The waveform displays the primary input and output AXI4-STREAM interfaces in the NN block. The testbench sends a new input at each clock cycle to demonstrate a network input flow. Each record takes 28 clock cycles to be processed (between the s00_axis_tvalid and m00_axis_tvalid signals). In this pipeline design, the input flow can go through the system continuously without waiting for other processing inputs in the system to be finished; thus, the system overhead for processing one flow is 28 clock cycles, which is equal to 0.28 μs on the PYNQ-Z2 (operating at 100 MHz). This means that the pipelined NN block on the FPGA accelerator at 100 MHz is 53.5 times faster than the max78000EVKIT in simulation. Some factors affected the inference time, in practice, and will be discussed in
Section 6.
Finally, the average inference times after ten trials are shown in
Table 11. To ensure a fair comparison with the work in [
47], the number of records for sending in DMA buffer size was made equal to the number in these works (22,544 records). The authors in [
47,
50] used the same NSL-KDD dataset for experimenting with their NN models. Our FPGA implementation is 4.15 times faster than the same platform in [
47] and 110.1 times faster than the CPU implementation in [
50].
6. Discussion
The HH-NIDS framework has trained lightweight NN models on the UNSW-NB15 and IoT-23 datasets using different schemes aimed at two hardware acceleration platforms. Although the eleven inputs used in this prototype are static features, the trained models have achieved high accuracy compared to the related works. To improve the results (higher accuracy and lower the false alarm rate), the Data Pre-processing block in the HH-NIDS framework needs to be upgraded to extract a more comprehensive input feature set.
In
Section 5.3.1, CPU and GPU implementations have an advantage in pre-process and post-process times thanks to high operating frequencies and rich memories for buffering input data; the data transfer buses in these platforms are also optimised for a broader range of applications. The GPU also has extra overhead for loading data into its on-chip memory, which explains why it starts to perform better with a greater input buffer size setup.

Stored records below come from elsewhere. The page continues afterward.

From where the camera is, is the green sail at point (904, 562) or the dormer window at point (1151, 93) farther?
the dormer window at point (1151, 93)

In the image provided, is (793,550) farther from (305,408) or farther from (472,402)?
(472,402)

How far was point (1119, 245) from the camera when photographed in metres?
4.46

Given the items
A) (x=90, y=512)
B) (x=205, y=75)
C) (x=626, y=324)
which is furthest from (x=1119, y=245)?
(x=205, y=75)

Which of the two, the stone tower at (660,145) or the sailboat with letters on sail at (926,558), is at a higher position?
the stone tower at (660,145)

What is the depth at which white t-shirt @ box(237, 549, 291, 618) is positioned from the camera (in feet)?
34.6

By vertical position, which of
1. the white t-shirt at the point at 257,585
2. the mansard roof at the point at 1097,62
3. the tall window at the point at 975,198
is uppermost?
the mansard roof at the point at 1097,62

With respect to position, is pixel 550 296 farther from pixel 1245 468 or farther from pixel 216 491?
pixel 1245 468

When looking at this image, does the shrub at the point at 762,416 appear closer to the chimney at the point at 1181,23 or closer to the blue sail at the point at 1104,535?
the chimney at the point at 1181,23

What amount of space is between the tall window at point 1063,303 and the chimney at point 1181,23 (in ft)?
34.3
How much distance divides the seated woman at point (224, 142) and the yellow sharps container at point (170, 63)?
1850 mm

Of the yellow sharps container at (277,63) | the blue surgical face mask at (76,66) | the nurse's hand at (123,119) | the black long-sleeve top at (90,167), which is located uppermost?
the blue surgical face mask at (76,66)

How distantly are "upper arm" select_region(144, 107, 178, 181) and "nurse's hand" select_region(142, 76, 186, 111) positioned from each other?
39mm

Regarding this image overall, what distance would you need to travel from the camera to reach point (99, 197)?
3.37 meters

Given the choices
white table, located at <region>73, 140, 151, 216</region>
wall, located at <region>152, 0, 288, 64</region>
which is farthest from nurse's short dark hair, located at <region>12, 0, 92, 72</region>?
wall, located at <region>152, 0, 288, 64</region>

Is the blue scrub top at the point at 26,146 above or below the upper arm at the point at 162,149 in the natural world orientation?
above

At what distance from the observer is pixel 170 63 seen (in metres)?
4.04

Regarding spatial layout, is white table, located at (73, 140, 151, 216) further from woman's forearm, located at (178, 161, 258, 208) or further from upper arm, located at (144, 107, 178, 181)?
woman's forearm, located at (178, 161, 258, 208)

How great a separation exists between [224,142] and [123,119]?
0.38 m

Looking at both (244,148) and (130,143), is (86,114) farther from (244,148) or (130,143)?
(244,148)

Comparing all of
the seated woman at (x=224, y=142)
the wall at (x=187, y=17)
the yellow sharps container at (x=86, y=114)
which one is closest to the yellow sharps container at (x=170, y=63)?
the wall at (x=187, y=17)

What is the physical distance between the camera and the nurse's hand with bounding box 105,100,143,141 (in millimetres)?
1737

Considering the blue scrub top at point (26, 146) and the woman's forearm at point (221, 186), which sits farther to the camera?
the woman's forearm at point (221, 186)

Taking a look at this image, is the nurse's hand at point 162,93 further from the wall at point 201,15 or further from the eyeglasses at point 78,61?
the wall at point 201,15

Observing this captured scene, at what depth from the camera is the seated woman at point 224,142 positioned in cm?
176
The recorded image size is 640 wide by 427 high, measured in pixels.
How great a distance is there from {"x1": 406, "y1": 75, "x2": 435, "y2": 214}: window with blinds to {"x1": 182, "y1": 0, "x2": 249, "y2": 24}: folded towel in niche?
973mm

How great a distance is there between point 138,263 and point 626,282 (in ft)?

The MAX78000 microcontroller with NN accelerate processors performs well, requiring only 15
s to infer an input. The power consumption is ultra-low at 18 mW, while it draws from 15 W to 17 W on the NVIDIA GeForce GTX 1650 GPU to infer inputs. Besides, the NN models on FPGA have shown high overhead in data transferring between the PS and the PL; the actual inference time was explained in the waveform simulation results in
Section 5.3.2.
While the HLS implementation is more flexible in changing the NN architecture, the Verilog implementation with pipelining is optimised for the best processing performance. Even though the pipelined design on the PL has no bottle-neck points that possibly operate at the on-chip frequency with a fixed 28 clock cycles overhead, the pre-process and post-process blocks on the PYNQ-Z2 SoC FPGA are run on the PS (ARM-based) with limited speed.
7. Conclusions
This paper presents the HH-NIDS framework for a heterogeneous hardware-based implementation of anomaly detection in IoT networks. The framework includes dataset pre-processing, model generation and hardware-based inference on hardware accelerators. The proposed framework is tested with the UNSW-NB15 and IoT-23 datasets using NN models and achieves the highest accuracy of 99.66%. The inference phase is implemented using different approaches on the microcontroller and SoC FPGA. Firstly, the inference phase is implemented on the MAX780000EVKIT, which is 11.3 and 21.3 times faster than Intel® CoreTM i7-9750H 2.6GHz CPU and NVIDIA GeForce GTX 1650 GPU, respectively; the power drawn was between 17mW and 18mW when the NN model is inferring. In addition, the inference phase on SoC FPGA is implemented using HLS and Verilog approaches, achieving the same practical processing speed. However, the pipelined design on the PYNQ-Z2 board with the Xilinx Zynq xc7z020-1clg400c device has been optimised to run at the on-chip frequency with a fixed 28 clock cycles overhead. The simulation results have reported a speedup of 53.5 times compared to the MAX78000EVKIT. Future work will consider using FPGA network specialised hardware (e.g., NetFPGA-SUME) for studying high-performance intrusion detection systems.